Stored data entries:
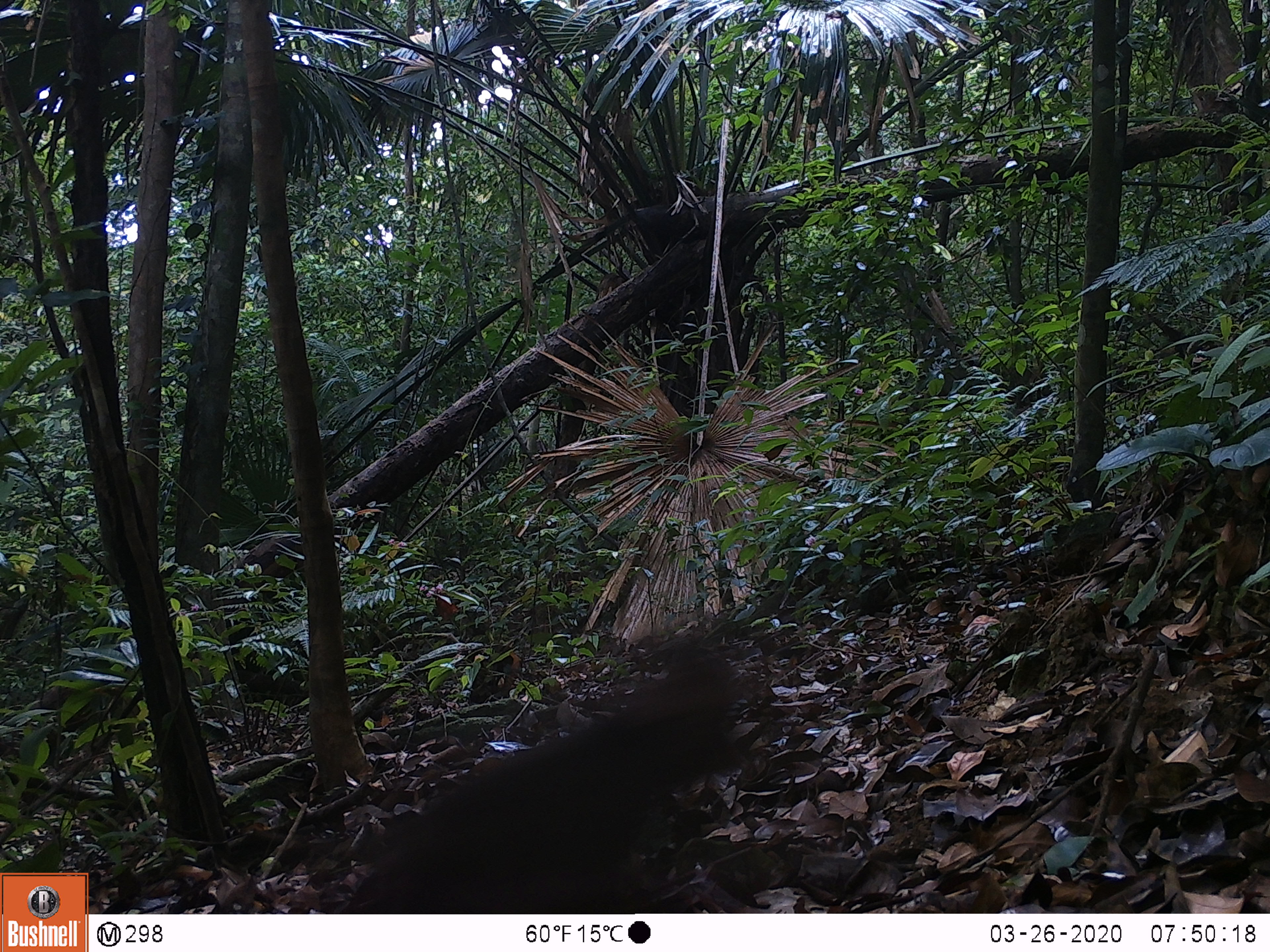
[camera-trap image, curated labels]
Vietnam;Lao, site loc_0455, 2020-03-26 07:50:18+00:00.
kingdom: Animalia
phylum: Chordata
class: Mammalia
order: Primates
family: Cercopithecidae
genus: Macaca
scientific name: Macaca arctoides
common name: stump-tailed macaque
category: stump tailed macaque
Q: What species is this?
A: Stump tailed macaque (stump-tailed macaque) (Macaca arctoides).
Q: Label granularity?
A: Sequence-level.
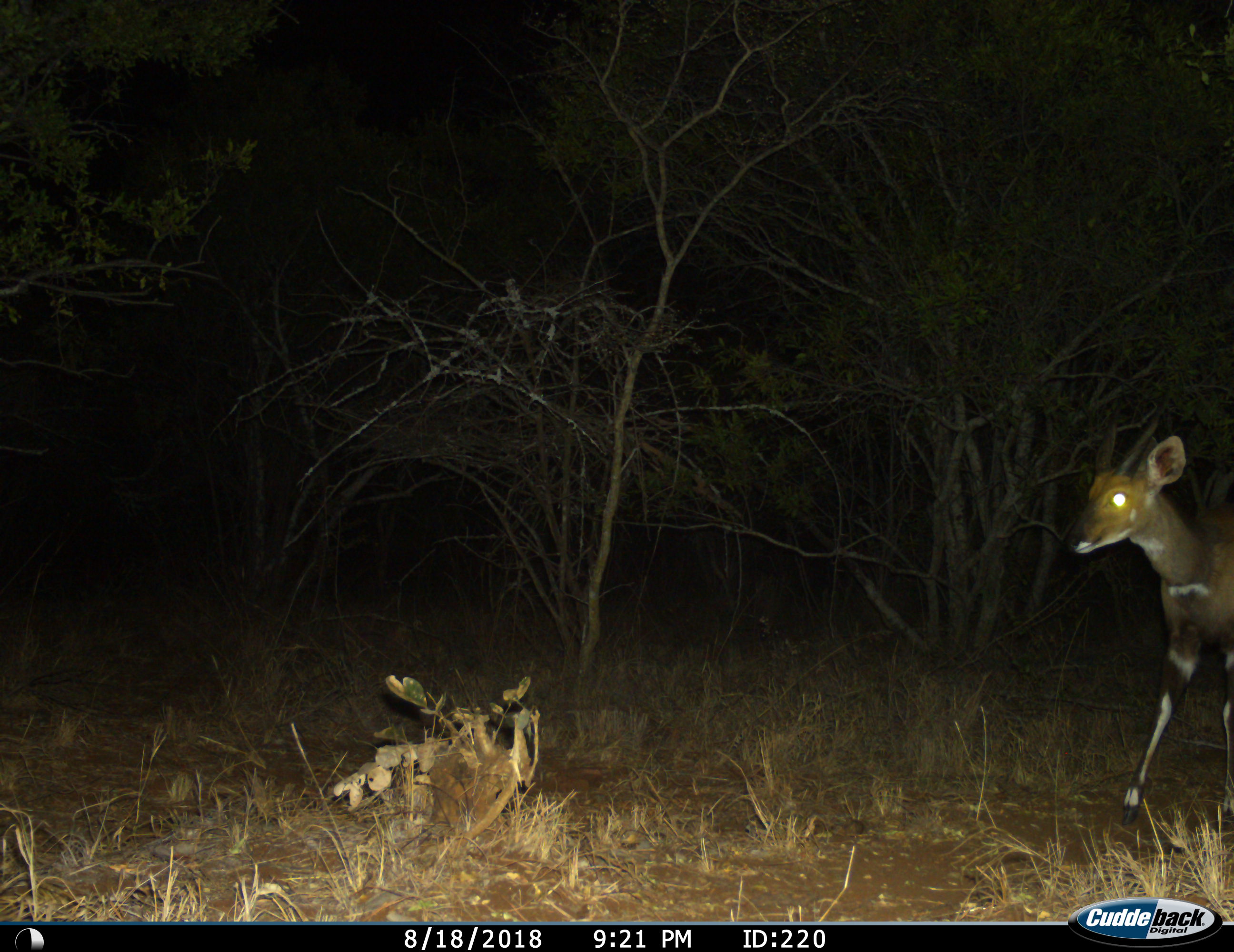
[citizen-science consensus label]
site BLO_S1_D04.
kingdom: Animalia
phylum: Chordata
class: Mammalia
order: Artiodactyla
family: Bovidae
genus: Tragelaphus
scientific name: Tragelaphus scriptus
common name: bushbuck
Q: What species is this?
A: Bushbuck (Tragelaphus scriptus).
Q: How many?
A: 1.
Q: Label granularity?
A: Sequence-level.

### Exercise directions
Copy the lines exactly as they appear from the opening of the entries above through the line with "A: Stump tailed", excluding all pictures.

### Written reply
[camera-trap image, curated labels]
Vietnam;Lao, site loc_0455, 2020-03-26 07:50:18+00:00.
kingdom: Animalia
phylum: Chordata
class: Mammalia
order: Primates
family: Cercopithecidae
genus: Macaca
scientific name: Macaca arctoides
common name: stump-tailed macaque
category: stump tailed macaque
Q: What species is this?
A: Stump tailed macaque (stump-tailed macaque) (Macaca arctoides).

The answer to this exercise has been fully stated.